While in the San Francisco Bay Area I went to see a performance of Moliere's The Miser at Berkeley Rep. When I'm trying to describe something, I usually say "it's like this only this is different." It wasn't like anything. There was a stage and seats and sets and lighting and costumes. That much was the same.

The performance began with a sheet of translucent plastic covering the stage, and the acting went on behind it. I speculated what it would be like if the whole play was like that, but soon the plastic was removed. The house is collapsing, plaster is falling and the roof leaks very badly. Everyone wears rags, including strangers who arrive from elsewhere.

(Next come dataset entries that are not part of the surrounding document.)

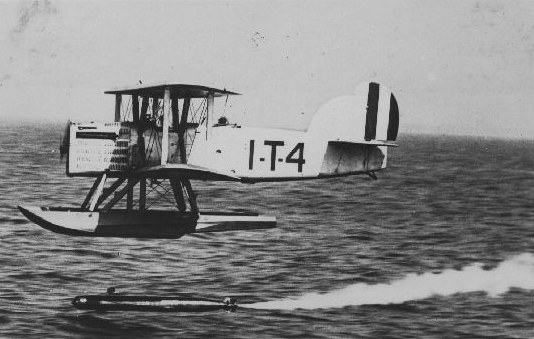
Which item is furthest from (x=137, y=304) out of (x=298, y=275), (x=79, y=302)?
(x=298, y=275)

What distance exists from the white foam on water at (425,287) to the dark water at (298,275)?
51 mm

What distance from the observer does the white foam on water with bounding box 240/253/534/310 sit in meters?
20.9

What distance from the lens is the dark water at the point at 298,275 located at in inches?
736

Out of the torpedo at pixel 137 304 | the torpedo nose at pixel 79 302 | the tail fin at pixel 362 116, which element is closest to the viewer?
the torpedo at pixel 137 304

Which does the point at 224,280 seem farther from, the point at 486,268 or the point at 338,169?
the point at 486,268

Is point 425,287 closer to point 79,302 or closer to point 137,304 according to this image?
point 137,304

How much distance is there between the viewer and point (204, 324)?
18750 millimetres

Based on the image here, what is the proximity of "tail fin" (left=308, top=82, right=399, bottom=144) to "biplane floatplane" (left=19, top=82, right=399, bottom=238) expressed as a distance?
3 centimetres

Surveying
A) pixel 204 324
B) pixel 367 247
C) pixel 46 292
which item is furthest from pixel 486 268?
pixel 46 292

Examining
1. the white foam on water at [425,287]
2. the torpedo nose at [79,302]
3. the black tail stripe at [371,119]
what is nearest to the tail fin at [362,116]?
the black tail stripe at [371,119]

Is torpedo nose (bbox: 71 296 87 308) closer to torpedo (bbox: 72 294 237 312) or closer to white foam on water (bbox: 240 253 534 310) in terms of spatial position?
torpedo (bbox: 72 294 237 312)

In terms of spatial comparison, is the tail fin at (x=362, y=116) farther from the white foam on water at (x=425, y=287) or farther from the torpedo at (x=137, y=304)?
the torpedo at (x=137, y=304)

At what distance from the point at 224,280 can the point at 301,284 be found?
2064 mm

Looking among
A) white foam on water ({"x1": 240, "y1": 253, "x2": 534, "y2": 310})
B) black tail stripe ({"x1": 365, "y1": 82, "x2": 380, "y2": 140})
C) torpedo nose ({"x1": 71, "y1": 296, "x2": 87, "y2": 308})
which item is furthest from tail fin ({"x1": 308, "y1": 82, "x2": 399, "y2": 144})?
torpedo nose ({"x1": 71, "y1": 296, "x2": 87, "y2": 308})
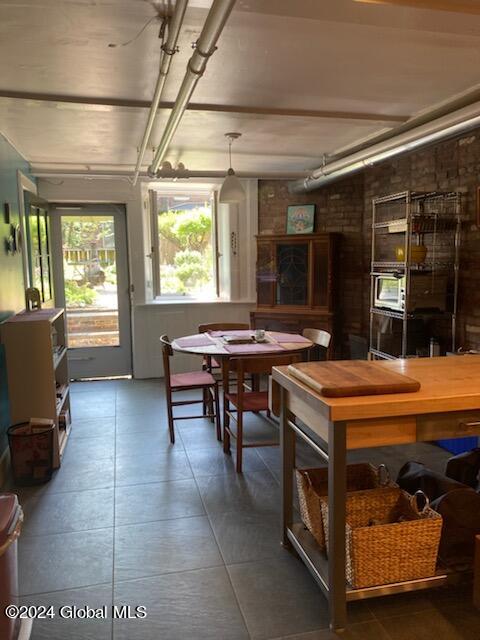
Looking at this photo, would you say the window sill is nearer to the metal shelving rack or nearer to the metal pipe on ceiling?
the metal pipe on ceiling

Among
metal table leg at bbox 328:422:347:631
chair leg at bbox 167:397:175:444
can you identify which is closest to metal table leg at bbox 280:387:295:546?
metal table leg at bbox 328:422:347:631

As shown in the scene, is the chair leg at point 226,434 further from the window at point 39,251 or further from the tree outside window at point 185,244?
the tree outside window at point 185,244

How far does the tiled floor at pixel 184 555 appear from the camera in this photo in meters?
1.97

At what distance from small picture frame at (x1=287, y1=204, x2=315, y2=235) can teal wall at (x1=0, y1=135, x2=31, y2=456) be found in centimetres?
302

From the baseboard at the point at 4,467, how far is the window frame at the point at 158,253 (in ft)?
9.77

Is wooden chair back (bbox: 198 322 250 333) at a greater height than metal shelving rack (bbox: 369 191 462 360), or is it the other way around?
metal shelving rack (bbox: 369 191 462 360)

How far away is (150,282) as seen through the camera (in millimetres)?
6055

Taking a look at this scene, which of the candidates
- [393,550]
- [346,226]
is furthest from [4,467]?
[346,226]

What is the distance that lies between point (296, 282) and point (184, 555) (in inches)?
145

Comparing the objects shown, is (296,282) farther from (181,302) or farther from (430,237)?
(430,237)

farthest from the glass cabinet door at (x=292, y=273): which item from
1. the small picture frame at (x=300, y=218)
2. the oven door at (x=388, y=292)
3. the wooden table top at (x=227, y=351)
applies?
the wooden table top at (x=227, y=351)

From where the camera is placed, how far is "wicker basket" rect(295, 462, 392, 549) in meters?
2.21

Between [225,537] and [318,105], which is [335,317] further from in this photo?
[225,537]

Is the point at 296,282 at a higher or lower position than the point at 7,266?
lower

We weren't clear about that part.

It was played with very broad, extremely physical slapstick. I was trying to imagine the auditions for this production. People would read lines and then they would do an extra audition for the slapstick.

Both the miser and his son wish to marry the same young woman. There is a marriage broker with a fondness for true love. And there is a happy ending.

Stephen Epp played the miser himself. Perhaps it is possible to be too cheap, but we may all comfort ourselves in the knowledge that we are not this cheap.

Sarah Agnew as Elise was like gossamer.

David Raimey as Master Jacques was simplly unbelievable--bizarre and mysterious.

There was an atmosphere of overwhelming madness beyond anything I have ever seen on the stage. It was fabulously creative and deeply satisfying, worthy of a Johnny Depp movie. I wasn't going to write about it, and perhaps I still haven't.